Sulle note di Billie Eilish passeggia una ragazza dagli occhi arrabbiati: è Alma (Nicole Wallace), Protagonista degli 8 episodi di “Ni una más”, la serie numero 1 Netflix, ispirata al romanzo di Miguel Sáez Carral a cura di José Manuel Lorenzo e Miguel Sáez Carral, nonché costola dei movimenti femministi in tutto il mondo.
Il suo grido è silenzioso e forte: “attenzione, qui dentro si nasconde uno stupratore”, denuncia lo striscione che srotola ai piedi e sotto gli occhi di tutto il liceo.
Ambientato in un istituto spagnolo, il caso si snoda su due, anzi tre, piani temporali per raccontare l’accaduto. “Chi è Coleman Miller?”, questa è la domanda da cui parte tutto. “Noi dobbiamo parlare” le sussurra all’orecchio un’amica. Una domanda e un’affermazione sono agli antipodi dell’apatia di Alma e di tutta la sua generazione.

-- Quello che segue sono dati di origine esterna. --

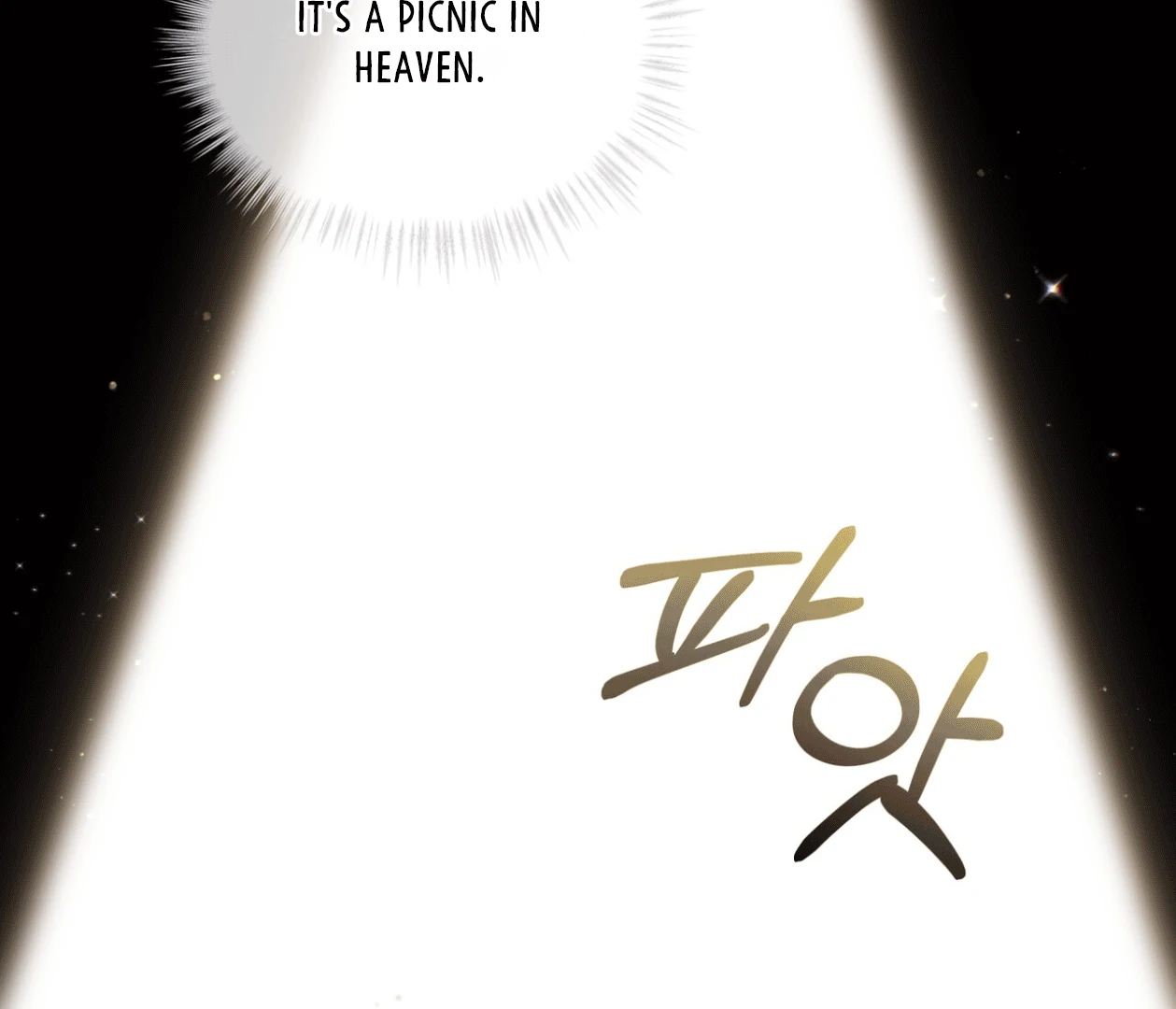 Read Please Add Charcoal chapter 20 image 34 on Lezhin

Una notte, Alma decide di andare ad una festa di nascosto, scappa di casa e al ritorno non sarà più la stessa. E nel cammino a ritroso, tra scoperte e ricordi sbiaditi, Alma non è sola: ha due migliori amiche, Greta (Clara Galle) e Nata (Aïcha Villaverde) che affrontano il viaggio dentro e fuori tra sé e l’altra, per scoprire che hanno in comune molto più di quanto condiviso ad alta voce.

Genitori-Figli
La corda che vibra in “Ni una más”, che la differenzia da altre serie sulle tipiche tematiche adolescenziali è il rapporto genitori – figli, affrontato da un’altra prospettiva: la parte fragile qui è rappresentata dai genitori, i loro dubbi, il loro dolore, la classica paura che solitamente caratterizza i figli, stavolta travolge loro. “E se non ci vuole più bene?!”, sembra una domanda infantile, ma è un padre a chiederselo. Ed è un tema che rimbalza dalla noia dei figli alle paure dei genitori, mettendo l’accento prima su uno e poi sull’altro.
Dov’è Alma?
Gli otto episodi ricostruiscono l’accaduto di una notte, quella in cui Alma va ad una festa e sparisce. Rientra completamente diversa, con le spalle dimesse e l’aria di chi non sa niente di certo, cammina piano, si abbraccia e non parla.
L’episodio 3 è l’inizio dello smarrimento di Alma, che una volta tornata a casa è assalita prima da paura poi da rabbia, dal timore del pregiudizio “di chi se l’è cercata”. Ed è da questo momento che non perde un secondo per cercare di ricostruire quello che è successo, diventando completamente assente in mezzo a tutto il resto, mentre il quadro le si fa sempre più chiaro: è stata stuprata ma non sa da chi.
Il senso di colpa
Alma comincia a ricevere una serie di messaggi criptici, insulti, in cui tutti sembrano sapere qualcosa tranne lei.
Quando pensa di aver scoperto l’identità dell’autore dello stupro, in realtà verrà assalita da altri dubbi e sensi di colpa. Il trauma è troppo grande e rende i ricordi confusi, sbiaditi.
Un grido di denuncia di Ni una más
Questa serie affronta varie tematiche, tra cui violenza, patriarcato, adolescenza e dipendenza, bullismo, problemi di genitorialità e famiglia. Ma non manca mai di leggerezza: è un’altalena equilibrata e costante tra senso profondo di ogni sfumatura problematica e giovinezza spensierata. La dipendenza, da qualsiasi angolazione, è sempre accostata ad un profondo senso di inadeguatezza ma anche da desiderio di scoperta e di conoscenza della propria persona ed età.
La serie è un grido di denuncia, è l’invito a non abbassare la voce e ad andare oltre il senso di vertigine che lasciano i reati a sfondo sessuale, dalla molestia allo stupro, dagli abusi alle minacce. Ed è anche un inno di speranza, di fiducia e soprattutto di ascolto reciproco affinché non solo non accada ancora, ma che nella peggiore delle ipotesi, non ci si senta mute, in colpa e sole.